*任务条目*
能否从下面这段提取对话信息的 Python 代码的最后一行之后接着往下写？

*文档片段*

════

In [17]:
import json
from tqdm import tqdm

def extract_dialog_info1(json_file, output_file):
    """
    从 JSON 文件中提取对话信息，并保存到新的 JSON 文件

    Args:
        json_file: 输入 JSON 文件路径
        output_file: 输出 JSON 文件路径
    """

    with open(json_file, 'r') as f:
        data = json.load(f)

    new_data = []
    for index, dialog in enumerate(data.values()):
        new_dialog = {
            "goal_question": "originCosql",
            "evidence": "nan",
            "db_name": dialog.get("db_id", "N/A"),
            "turns": [
                {
                    "isuser": turn["isUser"],
                    "text": turn["text"],
                    "type": turn.get("label",""), 
                    "query": turn.get("rawSql","")
                }
                for index, turn in enumerate(dialog["turns"])
            ]
        }
        new_data.append(new_dialog)

    with open(output_file, 'w') as f:
        json.dump(new_data, f, indent=4)

# 示例用法
input_file = "cosql_all_info_dialogs.json"
output_file = "extracted_data.json"
extract_dialog_info1(input_file, output_file)

print("finished1")

def extract_dialog_info2(json_file, output_file):
    """
    从 JSON 文件中提取对话信息，并保存到新的 JSON 文件

    Args:
        json_file: 输入 JSON 文件路径
        output_file: 输出 JSON 文件路径
    """

    with open(json_file, 'r') as f:
        data = json.load(f)

    new_data = []
    for dialog in data:
        new_dialog = {
            "goal_question": "originCosql",
            "evidence": "nan",
            "db_name": dialog.get("db_name", "N/A"),
            "turns": []
        }

        for i, turn in enumerate(dialog["turns"]):
            if turn["isuser"]:
                value = turn.get("type", "")
                first_char = value[0] if value else ""
                new_turn = {
                    "isuser": turn["isuser"],
                    "text": turn["text"],
                    "type": first_char
                }
                new_dialog["turns"].append(new_turn)
            else:
                if i > 0 and dialog["turns"][i-1]["isuser"]:
                    if i + 1 < len(dialog["turns"]):
                        text = dialog["turns"][i+1].get("text","")
                    else:
                        text = turn["text"]
                    new_turn = {
                    "isuser": turn["isuser"],
                    "text": text,
                    "query": turn.get("query", "")
                    }
                    new_dialog["turns"].append(new_turn)
                else:
                    # 处理异常情况，例如连续多个 isUser: false
                    pass

        new_data.append(new_dialog)

    with open(output_file, 'w') as f:
        json.dump(new_data, f, indent=4)

════

*所示信息*

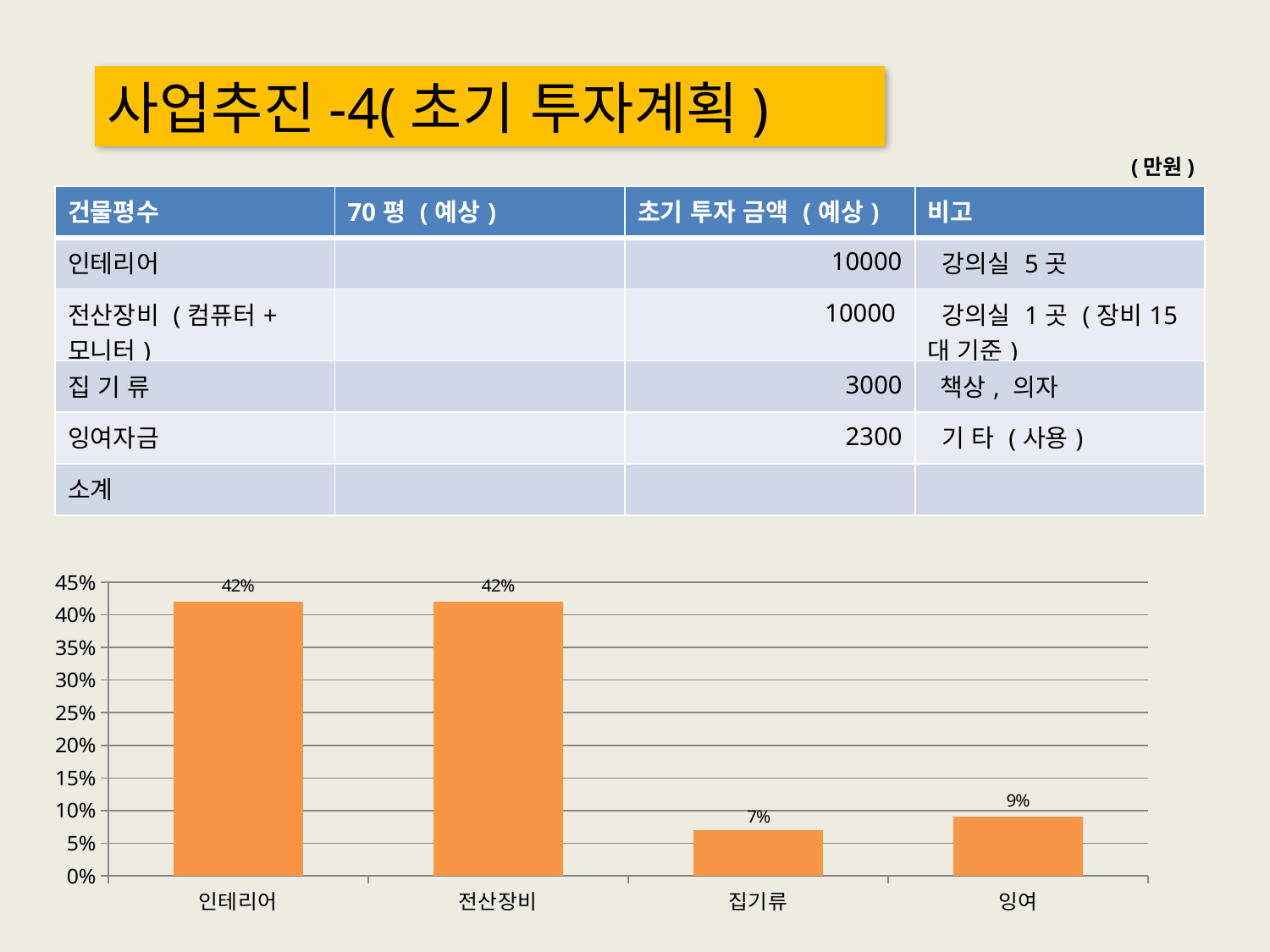
Is the value for 전산장비 in the bar chart greater or less than 40%? greater What is the value for 인테리어 in the bar chart? 42% Which is larger in the bar chart, the value for 잉여 or the value for 집기류? 잉여 Which category has the lowest value in the bar chart? 집기류 What is the difference between the values for 잉여 and 집기류 in the bar chart? 2% What is the value for 잉여 in the bar chart? 9% What is the difference between the values for 인테리어 and 잉여 in the bar chart? 33% What is the value for 전산장비 in the bar chart? 42% What kind of chart is shown on the slide? bar chart What is the value for 집기류 in the bar chart? 7% Is the value for 집기류 in the bar chart greater or less than 10%? less How many categories are shown in the bar chart? 4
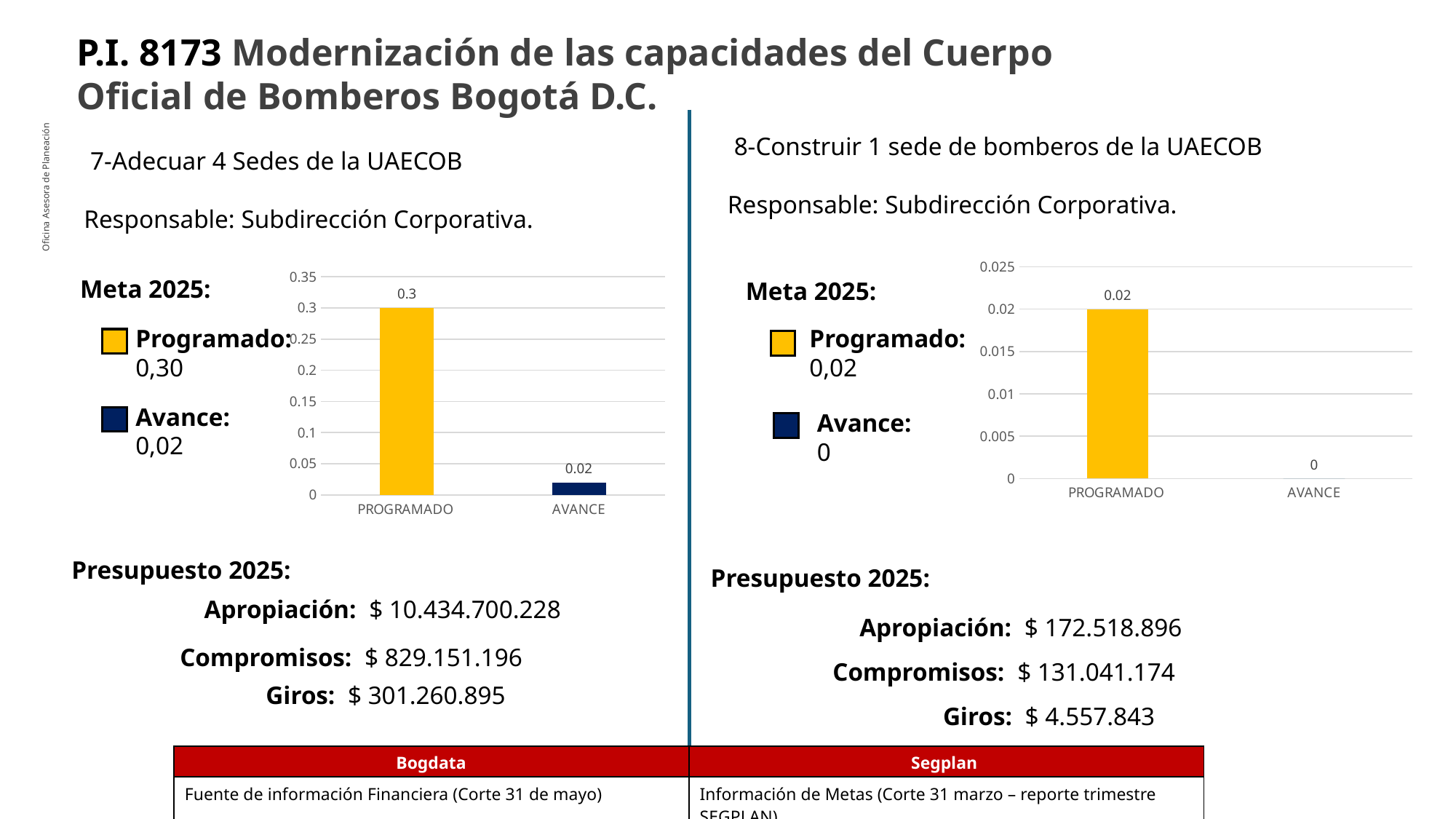
In the left chart, which is larger, PROGRAMADO or AVANCE? PROGRAMADO In the right chart (8-Construir 1 sede de bomberos de la UAECOB), what is the value of the AVANCE bar? 0 In the right chart, what is the difference between the PROGRAMADO and AVANCE values? 0.02 In the left chart (7-Adecuar 4 Sedes de la UAECOB), what is the value of the AVANCE bar? 0.02 In the right chart (8-Construir 1 sede de bomberos de la UAECOB), what is the value of the PROGRAMADO bar? 0.02 In the right chart, which category has the lowest value? AVANCE In the left chart, which category has the highest value? PROGRAMADO What type of chart is the right chart? Bar chart How many categories are shown on the x axis of the left chart? 2 In the left chart, what colour is the PROGRAMADO bar? Yellow In the left chart, what is the difference between the PROGRAMADO and AVANCE values? 0.28 In the left chart (7-Adecuar 4 Sedes de la UAECOB), what is the value of the PROGRAMADO bar? 0.3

════

*习题解答*
# 示例用法
input_file = "extracted_data.json"
output_file = "extracted_data.json"
extract_dialog_info2(input_file, output_file)
print("finished2")

def filter_by_average_length(data, output_file):
    """
    筛选平均文本长度大于指定阈值的问答对

    Args:
        data: 原始 JSON 数据
        threshold: 平均文本长度阈值

    Returns:
        list: 符合条件的问答对列表
    """
    with open(data, 'r') as f:
        data = json.load(f)
    
    results = []
    
    for dialog in tqdm(data):
        system_responses = [turn['text'] for turn in dialog['turns'] if not turn['isuser']]

        # 使用 split() 计算单词数
        total_words = sum(len(text.split()) for text in system_responses)
        avg_word_count = total_words / len(system_responses) if system_responses else 0

        if avg_word_count >= 11.5:
            results.append(dialog)

    with open(output_file, 'w') as f:
        json.dump(results, f, indent=4)

    return results

input_file = "extracted_data.json"
output_file = "extracted_data.json"
filter_by_average_length(input_file, output_file)

print("finished3")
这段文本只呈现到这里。